Spatial reasoning records:
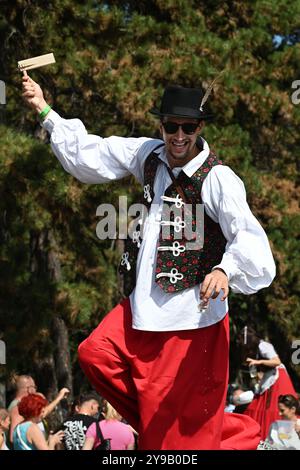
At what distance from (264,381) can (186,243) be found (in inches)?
191

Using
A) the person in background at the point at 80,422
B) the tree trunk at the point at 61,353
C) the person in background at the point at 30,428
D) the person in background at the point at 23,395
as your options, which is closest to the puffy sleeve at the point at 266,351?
the person in background at the point at 23,395

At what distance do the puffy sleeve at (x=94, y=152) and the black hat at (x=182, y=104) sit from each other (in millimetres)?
258

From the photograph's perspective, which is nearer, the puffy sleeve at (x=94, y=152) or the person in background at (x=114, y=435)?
the puffy sleeve at (x=94, y=152)

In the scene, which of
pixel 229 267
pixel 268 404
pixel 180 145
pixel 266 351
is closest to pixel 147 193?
pixel 180 145

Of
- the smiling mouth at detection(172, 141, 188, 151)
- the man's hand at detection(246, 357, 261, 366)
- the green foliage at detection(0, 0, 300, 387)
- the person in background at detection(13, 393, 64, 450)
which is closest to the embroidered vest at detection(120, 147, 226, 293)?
the smiling mouth at detection(172, 141, 188, 151)

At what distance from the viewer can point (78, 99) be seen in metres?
12.1

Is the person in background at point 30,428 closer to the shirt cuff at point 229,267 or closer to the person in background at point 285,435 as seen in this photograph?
the person in background at point 285,435

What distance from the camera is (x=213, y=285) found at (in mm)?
4434

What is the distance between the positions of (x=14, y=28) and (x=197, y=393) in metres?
7.47

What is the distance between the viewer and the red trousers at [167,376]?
16.0 ft

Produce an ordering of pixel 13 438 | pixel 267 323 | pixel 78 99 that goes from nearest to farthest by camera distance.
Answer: pixel 13 438, pixel 78 99, pixel 267 323

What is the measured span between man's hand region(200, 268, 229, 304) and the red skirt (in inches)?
196
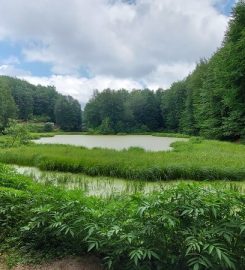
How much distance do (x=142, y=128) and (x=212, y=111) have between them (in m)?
33.3

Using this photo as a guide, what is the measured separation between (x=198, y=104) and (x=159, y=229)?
43.2 m

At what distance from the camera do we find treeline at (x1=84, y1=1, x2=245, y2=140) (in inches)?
1035

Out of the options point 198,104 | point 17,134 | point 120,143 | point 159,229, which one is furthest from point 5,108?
point 159,229

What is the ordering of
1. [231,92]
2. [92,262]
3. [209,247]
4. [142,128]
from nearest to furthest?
[209,247], [92,262], [231,92], [142,128]

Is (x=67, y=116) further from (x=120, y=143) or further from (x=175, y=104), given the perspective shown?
(x=120, y=143)

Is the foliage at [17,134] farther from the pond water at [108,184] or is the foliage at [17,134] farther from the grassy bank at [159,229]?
the grassy bank at [159,229]

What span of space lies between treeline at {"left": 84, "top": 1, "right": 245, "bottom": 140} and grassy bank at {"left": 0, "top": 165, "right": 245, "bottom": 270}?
23.9 meters

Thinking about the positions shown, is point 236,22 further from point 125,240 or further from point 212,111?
point 125,240

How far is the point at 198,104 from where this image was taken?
44500 millimetres

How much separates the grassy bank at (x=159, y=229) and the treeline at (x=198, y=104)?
23878mm

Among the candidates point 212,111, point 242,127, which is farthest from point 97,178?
point 212,111

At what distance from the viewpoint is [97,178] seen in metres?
10.8

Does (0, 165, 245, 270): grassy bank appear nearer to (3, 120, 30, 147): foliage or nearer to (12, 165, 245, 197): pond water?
(12, 165, 245, 197): pond water

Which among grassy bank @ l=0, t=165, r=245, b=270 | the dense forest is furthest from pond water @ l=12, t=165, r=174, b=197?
the dense forest
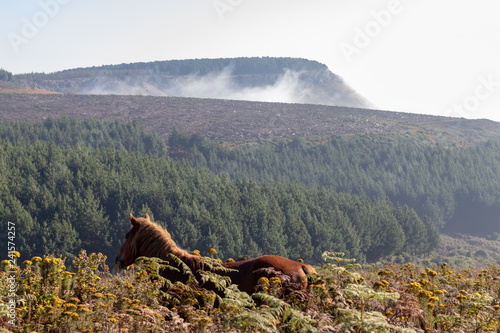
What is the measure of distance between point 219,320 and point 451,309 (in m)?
3.51

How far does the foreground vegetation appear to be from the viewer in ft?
14.1

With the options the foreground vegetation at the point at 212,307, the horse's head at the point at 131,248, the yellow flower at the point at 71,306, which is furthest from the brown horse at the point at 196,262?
Answer: the yellow flower at the point at 71,306

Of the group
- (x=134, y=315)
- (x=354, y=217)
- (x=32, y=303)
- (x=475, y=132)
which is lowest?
(x=354, y=217)

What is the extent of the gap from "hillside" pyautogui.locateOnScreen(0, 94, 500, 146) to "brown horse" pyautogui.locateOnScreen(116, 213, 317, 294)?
329 ft

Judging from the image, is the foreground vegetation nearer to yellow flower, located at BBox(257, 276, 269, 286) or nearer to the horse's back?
yellow flower, located at BBox(257, 276, 269, 286)

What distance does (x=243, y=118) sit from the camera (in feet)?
410

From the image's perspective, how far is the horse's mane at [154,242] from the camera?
763 centimetres

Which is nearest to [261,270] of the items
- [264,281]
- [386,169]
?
[264,281]

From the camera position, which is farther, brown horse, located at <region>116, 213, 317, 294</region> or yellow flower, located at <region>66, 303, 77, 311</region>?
brown horse, located at <region>116, 213, 317, 294</region>

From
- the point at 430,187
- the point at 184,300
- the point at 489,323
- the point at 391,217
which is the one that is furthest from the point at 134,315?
the point at 430,187

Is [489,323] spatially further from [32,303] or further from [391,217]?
[391,217]

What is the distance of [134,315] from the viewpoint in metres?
4.55

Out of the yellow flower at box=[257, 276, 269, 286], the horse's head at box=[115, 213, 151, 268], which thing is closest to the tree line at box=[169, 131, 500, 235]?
the horse's head at box=[115, 213, 151, 268]

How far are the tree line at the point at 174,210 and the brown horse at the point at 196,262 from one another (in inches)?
1885
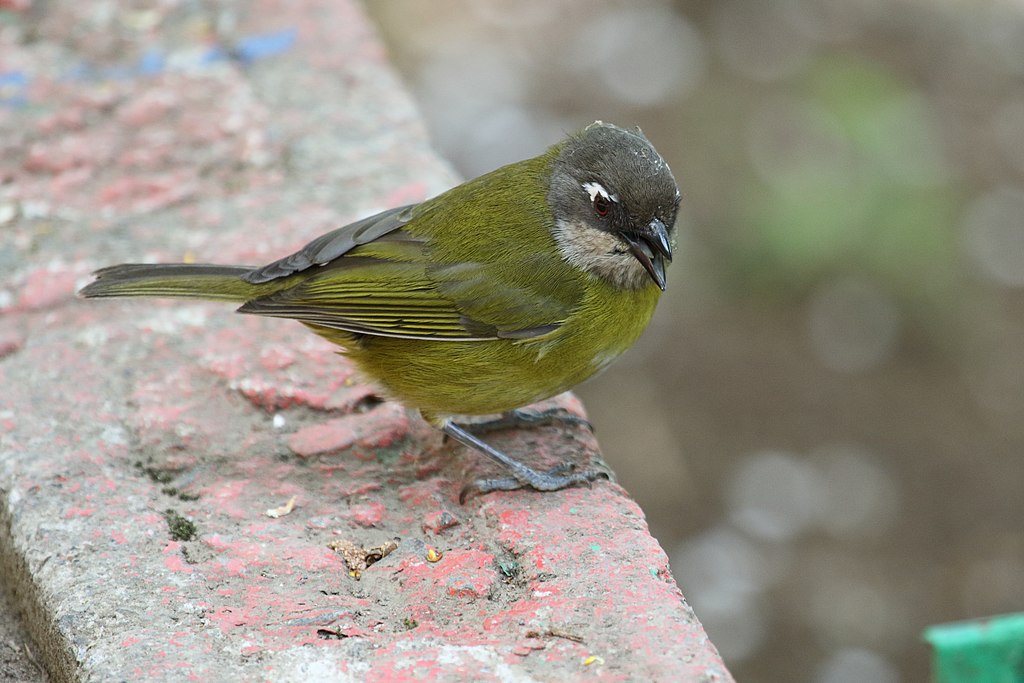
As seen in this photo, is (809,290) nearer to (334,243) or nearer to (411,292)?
(411,292)

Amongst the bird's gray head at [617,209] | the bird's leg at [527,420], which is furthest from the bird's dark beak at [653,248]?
the bird's leg at [527,420]

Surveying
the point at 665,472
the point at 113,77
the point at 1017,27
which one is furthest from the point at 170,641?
the point at 1017,27

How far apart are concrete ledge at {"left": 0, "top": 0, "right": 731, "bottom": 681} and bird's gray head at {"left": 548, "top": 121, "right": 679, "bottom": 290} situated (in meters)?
0.42

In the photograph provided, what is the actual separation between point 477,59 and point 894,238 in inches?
108

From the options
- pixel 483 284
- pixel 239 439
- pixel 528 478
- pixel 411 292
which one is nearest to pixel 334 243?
pixel 411 292

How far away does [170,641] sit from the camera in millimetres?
2225

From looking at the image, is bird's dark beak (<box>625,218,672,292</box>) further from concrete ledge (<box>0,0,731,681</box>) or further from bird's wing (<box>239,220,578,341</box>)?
concrete ledge (<box>0,0,731,681</box>)

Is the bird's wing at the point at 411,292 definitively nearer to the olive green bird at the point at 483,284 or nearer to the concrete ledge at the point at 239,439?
the olive green bird at the point at 483,284

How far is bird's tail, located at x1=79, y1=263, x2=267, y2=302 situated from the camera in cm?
308

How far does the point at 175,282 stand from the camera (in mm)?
3125

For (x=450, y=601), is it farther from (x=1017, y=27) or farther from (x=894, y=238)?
(x=1017, y=27)

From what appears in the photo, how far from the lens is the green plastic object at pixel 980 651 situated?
296cm

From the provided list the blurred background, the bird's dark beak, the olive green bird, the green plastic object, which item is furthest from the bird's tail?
the blurred background

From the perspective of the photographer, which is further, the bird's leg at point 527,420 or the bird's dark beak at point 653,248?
the bird's leg at point 527,420
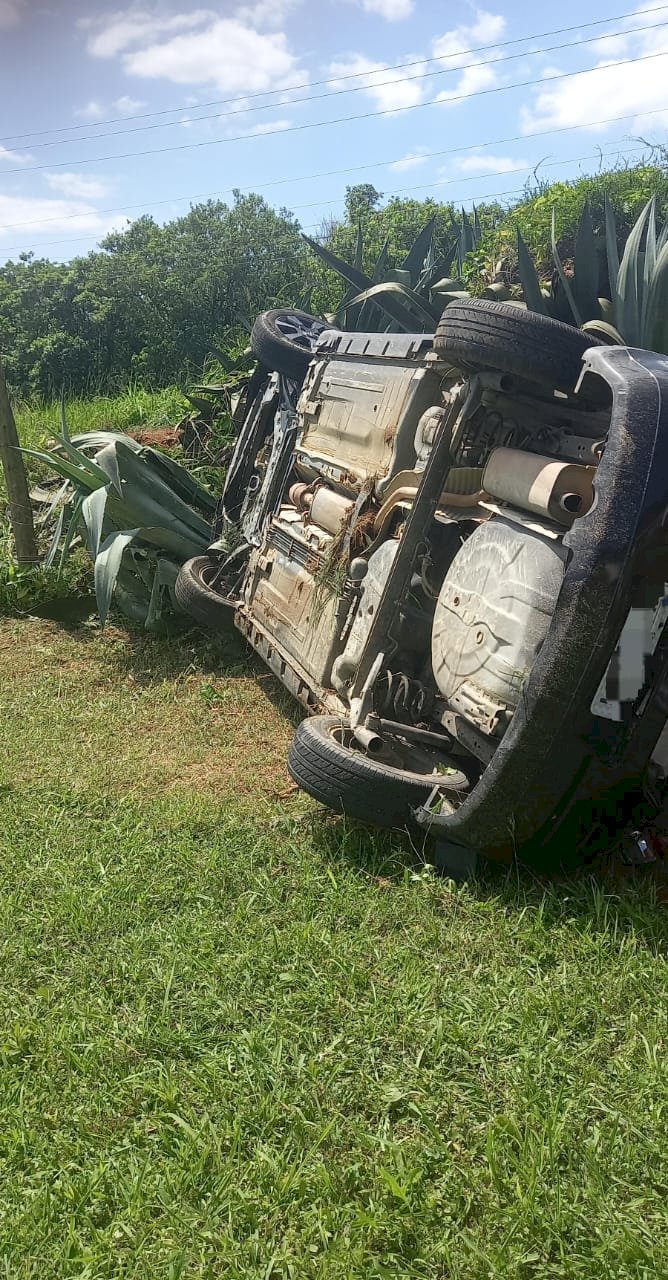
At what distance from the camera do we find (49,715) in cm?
538

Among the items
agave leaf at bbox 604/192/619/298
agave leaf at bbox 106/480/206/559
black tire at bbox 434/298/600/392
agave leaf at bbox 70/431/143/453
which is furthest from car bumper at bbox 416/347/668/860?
agave leaf at bbox 70/431/143/453

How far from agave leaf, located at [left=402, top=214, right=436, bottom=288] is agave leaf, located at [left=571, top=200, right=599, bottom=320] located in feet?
7.12

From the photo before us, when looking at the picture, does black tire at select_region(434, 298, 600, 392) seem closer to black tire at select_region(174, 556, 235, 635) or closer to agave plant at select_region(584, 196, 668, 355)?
agave plant at select_region(584, 196, 668, 355)

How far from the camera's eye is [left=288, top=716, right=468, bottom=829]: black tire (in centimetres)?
331

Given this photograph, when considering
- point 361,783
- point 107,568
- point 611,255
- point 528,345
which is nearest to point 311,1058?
point 361,783

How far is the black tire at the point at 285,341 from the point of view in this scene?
627cm

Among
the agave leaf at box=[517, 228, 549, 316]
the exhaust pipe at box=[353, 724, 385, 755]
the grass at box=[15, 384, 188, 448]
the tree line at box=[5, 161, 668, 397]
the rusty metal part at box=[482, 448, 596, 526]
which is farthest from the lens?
the tree line at box=[5, 161, 668, 397]

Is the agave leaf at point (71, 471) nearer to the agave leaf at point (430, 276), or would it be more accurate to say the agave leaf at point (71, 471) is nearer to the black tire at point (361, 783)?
the agave leaf at point (430, 276)

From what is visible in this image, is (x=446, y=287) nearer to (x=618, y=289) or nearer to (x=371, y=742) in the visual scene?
(x=618, y=289)

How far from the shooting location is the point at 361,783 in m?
3.33

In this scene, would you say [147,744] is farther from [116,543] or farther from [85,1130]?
[85,1130]

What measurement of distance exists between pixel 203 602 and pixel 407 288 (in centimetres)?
266

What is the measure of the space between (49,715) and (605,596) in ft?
11.9

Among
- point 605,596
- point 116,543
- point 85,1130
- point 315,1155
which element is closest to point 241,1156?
point 315,1155
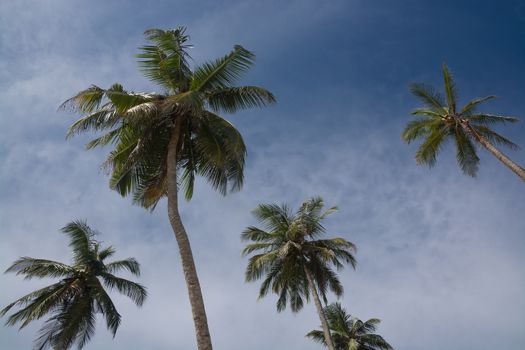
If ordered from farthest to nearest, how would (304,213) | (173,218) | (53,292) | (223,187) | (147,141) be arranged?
(304,213)
(53,292)
(223,187)
(147,141)
(173,218)

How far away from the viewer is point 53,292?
2075 cm

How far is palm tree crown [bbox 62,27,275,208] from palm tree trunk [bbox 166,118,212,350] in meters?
0.88

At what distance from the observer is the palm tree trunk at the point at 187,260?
941cm

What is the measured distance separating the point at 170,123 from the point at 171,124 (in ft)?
0.15

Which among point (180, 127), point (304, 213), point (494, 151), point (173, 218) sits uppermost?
point (304, 213)

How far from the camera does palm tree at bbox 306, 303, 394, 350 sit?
3288cm

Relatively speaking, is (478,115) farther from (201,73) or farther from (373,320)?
(373,320)

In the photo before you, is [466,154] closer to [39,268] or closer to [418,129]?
[418,129]

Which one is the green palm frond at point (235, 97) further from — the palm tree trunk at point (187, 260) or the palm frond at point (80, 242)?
the palm frond at point (80, 242)

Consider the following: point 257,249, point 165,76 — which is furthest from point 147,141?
point 257,249

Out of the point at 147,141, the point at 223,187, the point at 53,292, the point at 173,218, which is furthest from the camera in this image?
the point at 53,292

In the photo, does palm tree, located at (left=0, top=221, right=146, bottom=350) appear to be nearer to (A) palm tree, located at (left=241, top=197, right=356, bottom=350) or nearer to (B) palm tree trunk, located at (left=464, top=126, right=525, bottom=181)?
(A) palm tree, located at (left=241, top=197, right=356, bottom=350)

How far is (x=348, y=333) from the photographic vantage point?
33.4 m

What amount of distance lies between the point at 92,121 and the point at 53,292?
37.2 feet
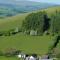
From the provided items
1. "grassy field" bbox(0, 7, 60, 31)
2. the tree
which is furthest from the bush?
"grassy field" bbox(0, 7, 60, 31)

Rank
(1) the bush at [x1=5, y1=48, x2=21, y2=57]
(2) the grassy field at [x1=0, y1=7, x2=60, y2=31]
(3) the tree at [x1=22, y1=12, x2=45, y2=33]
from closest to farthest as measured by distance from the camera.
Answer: (1) the bush at [x1=5, y1=48, x2=21, y2=57], (3) the tree at [x1=22, y1=12, x2=45, y2=33], (2) the grassy field at [x1=0, y1=7, x2=60, y2=31]

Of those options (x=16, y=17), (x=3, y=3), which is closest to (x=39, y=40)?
(x=16, y=17)

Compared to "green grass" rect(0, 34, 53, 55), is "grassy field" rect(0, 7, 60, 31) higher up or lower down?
higher up

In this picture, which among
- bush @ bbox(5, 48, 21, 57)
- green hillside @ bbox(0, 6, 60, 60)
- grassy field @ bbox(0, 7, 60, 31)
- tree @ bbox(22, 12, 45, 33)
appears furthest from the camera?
grassy field @ bbox(0, 7, 60, 31)

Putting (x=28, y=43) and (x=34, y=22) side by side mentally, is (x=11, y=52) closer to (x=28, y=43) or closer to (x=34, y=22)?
(x=28, y=43)

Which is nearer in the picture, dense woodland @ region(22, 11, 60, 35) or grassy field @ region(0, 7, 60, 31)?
dense woodland @ region(22, 11, 60, 35)

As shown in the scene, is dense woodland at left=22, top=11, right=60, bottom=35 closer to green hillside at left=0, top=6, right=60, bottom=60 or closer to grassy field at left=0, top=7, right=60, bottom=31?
grassy field at left=0, top=7, right=60, bottom=31

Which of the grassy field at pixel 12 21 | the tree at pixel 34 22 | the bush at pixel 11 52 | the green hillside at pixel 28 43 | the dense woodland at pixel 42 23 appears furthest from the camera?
the grassy field at pixel 12 21

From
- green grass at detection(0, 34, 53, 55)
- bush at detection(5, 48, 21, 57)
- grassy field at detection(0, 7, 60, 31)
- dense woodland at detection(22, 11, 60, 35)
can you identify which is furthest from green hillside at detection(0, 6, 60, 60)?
grassy field at detection(0, 7, 60, 31)

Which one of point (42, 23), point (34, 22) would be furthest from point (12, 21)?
point (42, 23)

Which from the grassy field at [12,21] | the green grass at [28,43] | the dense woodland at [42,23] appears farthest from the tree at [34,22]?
the green grass at [28,43]

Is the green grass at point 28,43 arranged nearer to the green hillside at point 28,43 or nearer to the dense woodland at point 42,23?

> [Goal of the exercise] Rewrite the records from the line containing "At what distance from the viewer" through the line containing "[209,247], [92,262], [231,92], [142,128]", both included, swapping "camera" for "lens" and changing nothing else. Return only those lines, without the pictures.

> [Response to this task]
At what distance from the viewer can point (78, 99) be seen in metres?
12.1

Is the person in background at point 30,428 closer to the shirt cuff at point 229,267 or closer to the person in background at point 285,435 as seen in this photograph?
the person in background at point 285,435

What distance from the lens is (x=213, y=285) found at (in mm)?
4434

What is the distance between the positions of (x=14, y=28) and (x=197, y=393) in metres?
7.47

What is the distance between the viewer and the red trousers at [167,376]?
16.0 ft

Produce an ordering of pixel 13 438 | pixel 267 323 | pixel 78 99 that goes from nearest to farthest by lens distance.
Answer: pixel 13 438, pixel 78 99, pixel 267 323

What is the measured span between man's hand region(200, 268, 229, 304) and the red skirt (in inches)?
196
How much distance do (x=142, y=128) and (x=212, y=111) have between them (in m)?
33.3

Using this photo as a guide, what is the measured separation between (x=198, y=104) and (x=159, y=229)?
43.2 m

At what distance from the lens do we find treeline at (x1=84, y1=1, x2=245, y2=140) (in inches)?
1035

Out of the options point 198,104 | point 17,134 | point 120,143 | point 159,229, which one is furthest from point 5,108?
point 159,229

What is the ordering of
1. [231,92]
2. [92,262]
3. [209,247]
4. [142,128]
from nearest to furthest?
[209,247], [92,262], [231,92], [142,128]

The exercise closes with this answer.